In which you add shiny highlights to your surfaces.
Only rough surfaces can be rendered realistically with just diffuse lighting. Very smooth surfaces reflect light in a more concentrated direction. These bright spots of concentrated light are specular highlights. To model the illumination of smooth surfaces, you add a specular term.
When a ray of light reaches a smooth surface at at angle \(a\), it bounces off the surface at the same angle, but in a direction that is mirrored about the surface's normal. If the viewer is aligned with the direction of reflection, they will see the highlight. As with the diffuse term, the cosine between the two vectors measures their alignment, but it's faster to use the dot product:
$$ \mathrm{specularity} = \mathrm{reflectDirection} \cdot \mathrm{eyeDirection} $$
Again, you don't want to allow the specularity factor to go below 0:
$$ \mathrm{specularity} = \max(0, \mathrm{reflectDirection} \cdot \mathrm{eyeDirection}) $$
The specularity will be a proportion between 0 and 1. To control the size of the highlights, you raise this value to some power:
$$ \mathrm{specularity} = \max(0, \mathrm{reflectDirection} \cdot \mathrm{eyeDirection})^\mathrm{shininess} $$
The shininess affects how quickly the curve drops to 0. The larger the number, the more quickly the specularity curve plummets and the smaller the highlight. Consider this profile of five different shininess values:
The light direction can be flipped about the normal using the builtin reflect
function in GLSL. It expects the incident vector to be pointing from the light source to the fragment, rather than from the fragment to the light source. The lightDirection
computed earlier must therefore be negated:
vec3 reflectDirection = reflect(-lightDirection, normal);
The eye direction is a vector from the fragment to the eye. Since you're lighting in eye space, the eye is at the origin, and this subtraction yields the eye direction:
vec3 eyeDirection = vec3(0.0) - mixPosition;
Subtracting from the origin is the same as negating, so you can simplify this statement:
vec3 eyeDirection = -mixPosition;
Recall that the vectors must have unit length if you're going to use the dot product as a measure of their alignment. The reflect direction will already be normalized if the light direction is normalized. However, the eye direction must be normalized:
vec3 eyeDirection = normalize(-mixPosition);
This fragment shader calculates the specular term and adds it to the ambient and diffuse terms calculated earlier:
uniform vec3 specularColor;
uniform float shininess;
// ...
void main() {
// ...

********

What this task involves
Continue the passage on specular highlights from its last line.

Dataset excerpts
********

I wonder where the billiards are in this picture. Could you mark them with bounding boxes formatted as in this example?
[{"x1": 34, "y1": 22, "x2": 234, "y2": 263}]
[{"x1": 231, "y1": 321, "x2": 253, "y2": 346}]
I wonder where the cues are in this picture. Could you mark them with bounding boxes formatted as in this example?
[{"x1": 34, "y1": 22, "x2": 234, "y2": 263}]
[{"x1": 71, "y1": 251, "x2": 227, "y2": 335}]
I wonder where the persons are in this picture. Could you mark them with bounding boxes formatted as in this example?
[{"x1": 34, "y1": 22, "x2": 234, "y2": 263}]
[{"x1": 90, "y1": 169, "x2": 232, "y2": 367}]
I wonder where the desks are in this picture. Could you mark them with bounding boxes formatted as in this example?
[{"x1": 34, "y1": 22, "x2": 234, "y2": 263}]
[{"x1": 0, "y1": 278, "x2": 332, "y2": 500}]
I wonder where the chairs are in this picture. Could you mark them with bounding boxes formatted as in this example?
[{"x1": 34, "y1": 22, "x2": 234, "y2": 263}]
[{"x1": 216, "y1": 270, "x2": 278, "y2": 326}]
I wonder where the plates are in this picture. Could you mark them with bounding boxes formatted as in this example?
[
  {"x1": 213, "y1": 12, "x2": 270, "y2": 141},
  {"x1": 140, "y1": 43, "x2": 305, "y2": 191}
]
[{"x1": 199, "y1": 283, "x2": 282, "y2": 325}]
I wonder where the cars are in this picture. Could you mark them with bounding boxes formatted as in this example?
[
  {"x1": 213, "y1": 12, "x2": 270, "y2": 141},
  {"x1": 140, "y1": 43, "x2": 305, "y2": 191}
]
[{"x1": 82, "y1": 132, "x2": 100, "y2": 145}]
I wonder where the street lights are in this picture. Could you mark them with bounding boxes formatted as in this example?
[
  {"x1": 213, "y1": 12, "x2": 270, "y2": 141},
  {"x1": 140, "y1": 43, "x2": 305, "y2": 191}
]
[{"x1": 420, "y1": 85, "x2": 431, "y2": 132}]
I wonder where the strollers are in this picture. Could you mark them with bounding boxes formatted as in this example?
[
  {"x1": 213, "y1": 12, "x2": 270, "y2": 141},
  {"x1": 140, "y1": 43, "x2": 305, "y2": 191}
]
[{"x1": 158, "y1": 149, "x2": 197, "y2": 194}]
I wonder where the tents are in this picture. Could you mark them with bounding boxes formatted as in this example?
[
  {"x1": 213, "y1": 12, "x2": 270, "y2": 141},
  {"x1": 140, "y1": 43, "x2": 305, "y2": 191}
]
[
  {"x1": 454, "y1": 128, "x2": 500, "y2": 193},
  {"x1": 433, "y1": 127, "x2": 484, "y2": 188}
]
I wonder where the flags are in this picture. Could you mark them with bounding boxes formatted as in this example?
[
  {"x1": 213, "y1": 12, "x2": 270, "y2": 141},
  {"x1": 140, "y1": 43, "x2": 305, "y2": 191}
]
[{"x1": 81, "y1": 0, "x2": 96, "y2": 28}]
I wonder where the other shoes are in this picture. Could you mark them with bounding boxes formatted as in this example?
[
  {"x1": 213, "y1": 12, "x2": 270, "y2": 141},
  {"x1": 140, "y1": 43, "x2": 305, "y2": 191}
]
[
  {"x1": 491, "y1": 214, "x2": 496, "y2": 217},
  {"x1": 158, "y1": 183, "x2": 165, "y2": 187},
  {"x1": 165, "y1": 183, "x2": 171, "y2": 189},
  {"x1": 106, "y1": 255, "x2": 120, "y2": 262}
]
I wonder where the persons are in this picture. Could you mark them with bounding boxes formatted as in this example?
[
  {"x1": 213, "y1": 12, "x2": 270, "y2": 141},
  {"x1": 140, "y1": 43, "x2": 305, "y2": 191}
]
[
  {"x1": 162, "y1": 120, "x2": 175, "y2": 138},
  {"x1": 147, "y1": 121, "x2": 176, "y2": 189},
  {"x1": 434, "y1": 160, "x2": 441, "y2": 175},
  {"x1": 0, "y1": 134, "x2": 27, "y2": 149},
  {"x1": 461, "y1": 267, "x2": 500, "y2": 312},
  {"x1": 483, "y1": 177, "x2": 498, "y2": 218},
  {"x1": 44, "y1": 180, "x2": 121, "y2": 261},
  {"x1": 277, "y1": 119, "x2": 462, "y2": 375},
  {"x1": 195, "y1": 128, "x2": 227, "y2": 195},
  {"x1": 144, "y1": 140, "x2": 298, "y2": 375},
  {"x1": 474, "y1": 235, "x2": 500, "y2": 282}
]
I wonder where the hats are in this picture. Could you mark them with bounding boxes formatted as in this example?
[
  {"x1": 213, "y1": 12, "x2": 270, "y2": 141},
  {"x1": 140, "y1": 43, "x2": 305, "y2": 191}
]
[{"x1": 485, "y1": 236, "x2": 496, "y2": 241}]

********

Response
vec3 eyeDirection = normalize(-mixPosition);
vec3 reflectDirection = reflect(-lightDirection, normal);
float specularity = pow(max(0.0, dot(reflectDirection, eyeDirection)), shininess);
vec3 specular = specularity * specularColor;
vec3 rgb = ambient + diffuse + specular;
fragmentColor = vec4(rgb, 1.0);
}
Note that the specular term doesn't reference the material's albedo as did the diffuse and ambient terms. Albedo describes how much light a surface reflects. A surface with albedo \(\begin{bmatrix}0.5&1&0\end{bmatrix}\) reflects half of the red light, all of the green, and none of the blue. A material with specular highlights is very reflective and doesn't absorb any incoming light, so the albedo is omitted.
The combination of ambient, diffuse, and specular terms is called Phong illumination. This model was described in 1975 by graduate student Bui Tuong Phong at the University of Utah. Phong illumination is used in this renderer:
Try changing the shininess and the specular color.
The Phong illumination model cuts off the specular contribution when the angle between the reflection direction and eye direction is greater than 90 degrees. In certain situations, such as when the sun is setting over a body of water, this cutoff leads to an unrealistic lack of specular highlights. The Phong model was adapted by graphics researcher Jim Blinn to tolerate a wider alignment.
Blinn's model replaces the reflect direction with a vector that points halfway between the eye direction and the light direction. The degree of alignment between this half direction and the normal determines the specularity.
Note that Blinn's modifications are not grounded in physical reality. In interactive computer graphics, real isn't nearly as important as fast and convincing.
This fragment shader uses the Blinn-Phong illumination model:
uniform vec3 specularColor;
uniform float shininess;
// ...
void main() {
// ...
vec3 eyeDirection = normalize(-mixPosition);
vec3 halfDirection = normalize(eyeDirection + lightDirection);
float specularity = pow(max(0.0, dot(halfDirection, normal)), shininess);
vec3 specular = specularity * specularColor;
vec3 rgb = ambient + diffuse + specular;
fragmentColor = vec4(rgb, 1.0);
}
This revised model is commonly used and was the default in OpenGL before shaders were added. Now that shaders have been added, there is no default. You get to pick your lighting model. Pick means implement.
This renderer uses the Blinn-Phong illumination model:
Contrast this renderer to the Phong renderer above.